#### [Task objective]
An exact copy of the data is needed, but without any of its images.

________________________________________

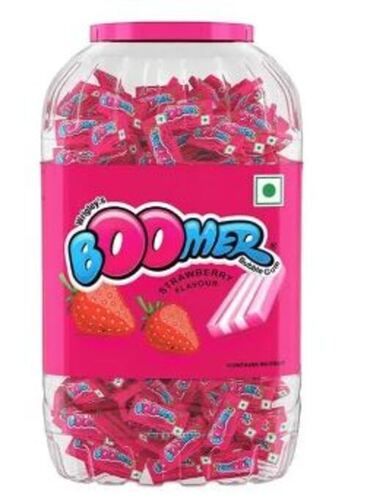Pack Of 200 Pieces Strawberry Flavored Chewing Gum 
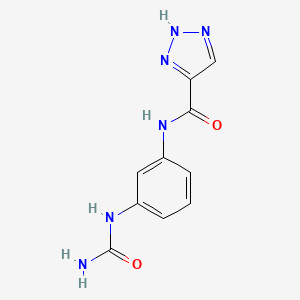 molecular formula C10H10N6O2 B7530312 N-[3-(carbamoylamino)phenyl]-2H-triazole-4-carboxamide 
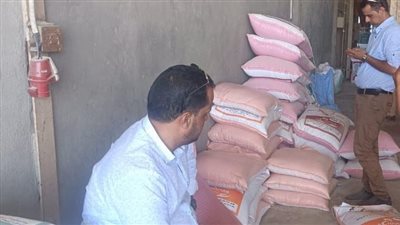 ضبط 20 طن دقيق و5 أطنان سكر مجهولة المصدر بالمنوفية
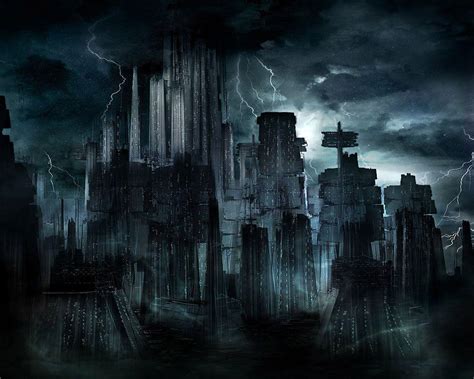 Dark City Backgrounds Wallpaper Cave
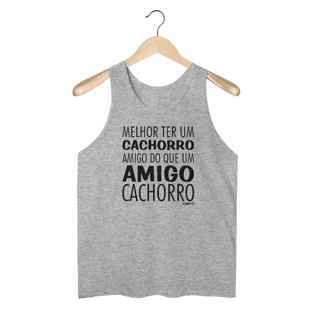 Nome do produto Regata Cachorro Amigo ou Amigo Cachorro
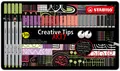 Produktbild: Stabilo Schreibgeräteset Multi-Liner Etui „ARTY: Creative Tips“,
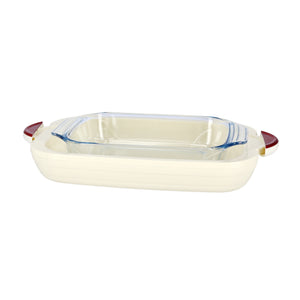 Royalford RF9998 Zenex 3.5L Insulated Oblong Hot Pot with Borosilicate Glass | Super PU insulation | Ergonomic lid handle  | Easy-to-clean glass container | Durable
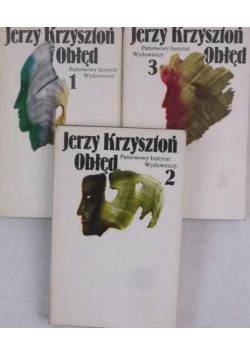 Obłęd Tom I do III
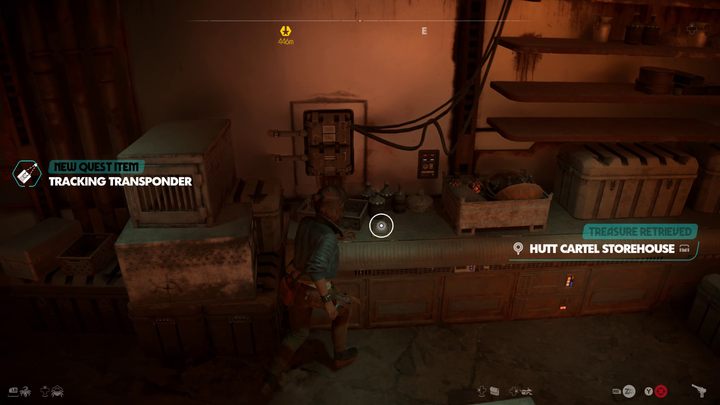 Zbierzcie wszystkie potrzebne skarby z wnętrza budynku, a następnie wróćcie do Nadziei Jaunty (możecie skorzystać z szybkiej podróży) - Star Wars Outlaws: Nowe sztuczki - solucja, opis przejścia - Star Wars Outlaws - poradnik do gry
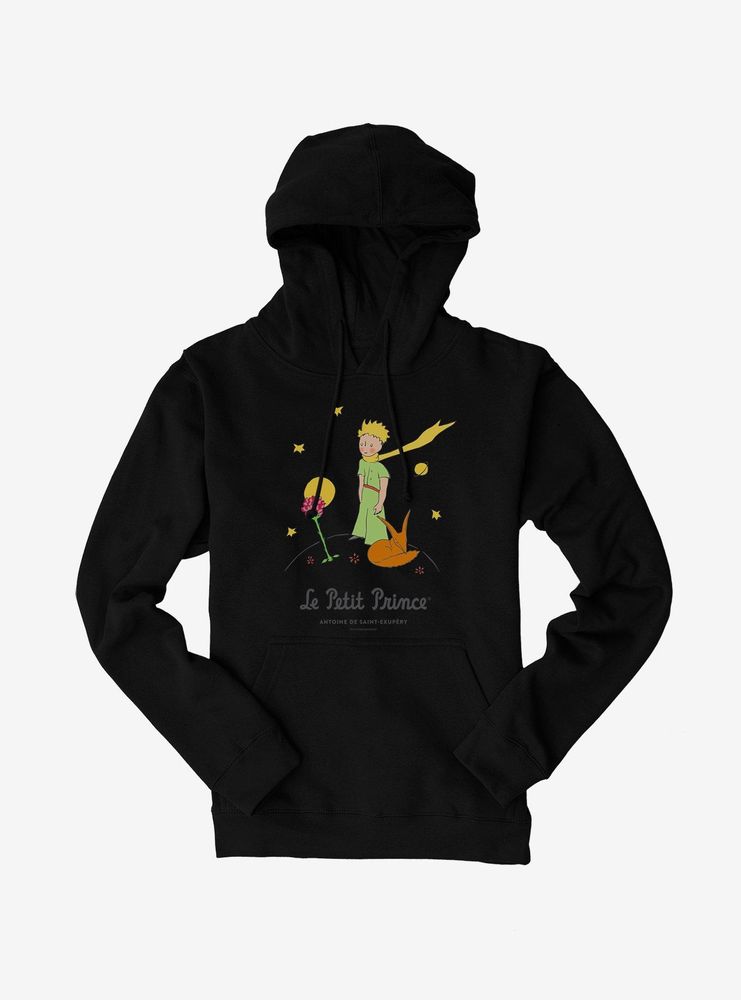 The Little Prince Fox And Rose Hoodie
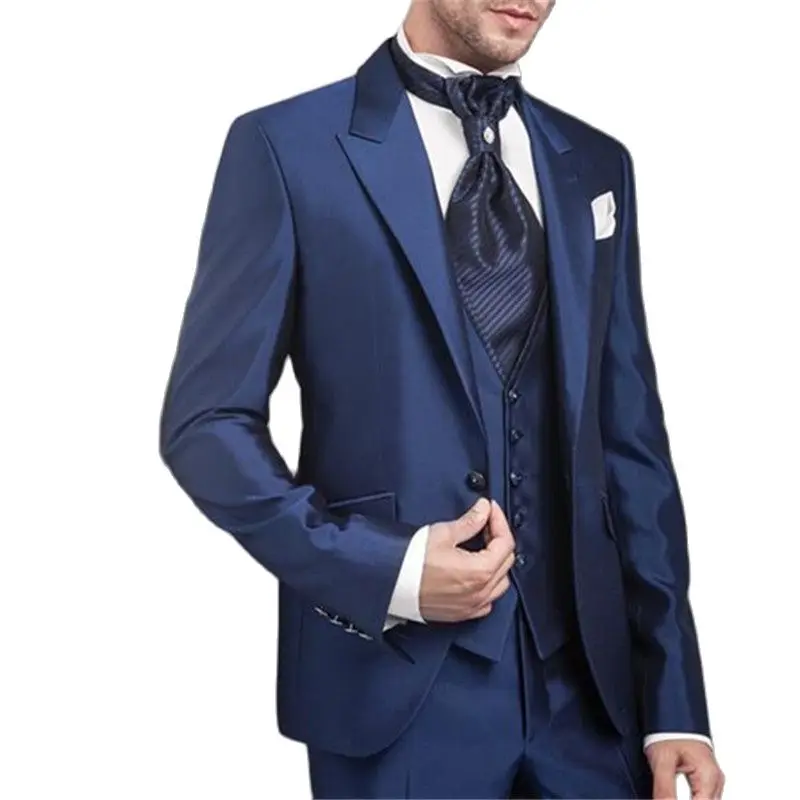 3Pcs Dark Blue Jacket Pants Vest Men Suits For Wedding Groom Tuxedo Custom Made Blazer Trousers Party Wear Jacket+Pants+Vest+Tie
3Pcs Dark Blue Jacket Pants Vest Men Suits For Wedding Groom Tuxedo Custom Made Blazer Trousers Party Wear Jacket+Pants+Vest+Tie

________________________________________

#### [Reply to the task]
Pack Of 200 Pieces Strawberry Flavored Chewing Gum 
 molecular formula C10H10N6O2 B7530312 N-[3-(carbamoylamino)phenyl]-2H-triazole-4-carboxamide 
 ضبط 20 طن دقيق و5 أطنان سكر مجهولة المصدر بالمنوفية
 Dark City Backgrounds Wallpaper Cave
 Nome do produto Regata Cachorro Amigo ou Amigo Cachorro
 Produktbild: Stabilo Schreibgeräteset Multi-Liner Etui „ARTY: Creative Tips“,
 Royalford RF9998 Zenex 3.5L Insulated Oblong Hot Pot with Borosilicate Glass | Super PU insulation | Ergonomic lid handle  | Easy-to-clean glass container | Durable
 Obłęd Tom I do III
 Zbierzcie wszystkie potrzebne skarby z wnętrza budynku, a następnie wróćcie do Nadziei Jaunty (możecie skorzystać z szybkiej podróży) - Star Wars Outlaws: Nowe sztuczki - solucja, opis przejścia - Star Wars Outlaws - poradnik do gry
 The Little Prince Fox And Rose Hoodie
 3Pcs Dark Blue Jacket Pants Vest Men Suits For Wedding Groom Tuxedo Custom Made Blazer Trousers Party Wear Jacket+Pants+Vest+Tie
3Pcs Dark Blue Jacket Pants Vest Men Suits For Wedding Groom Tuxedo Custom Made Blazer Trousers Party Wear Jacket+Pants+Vest+Tie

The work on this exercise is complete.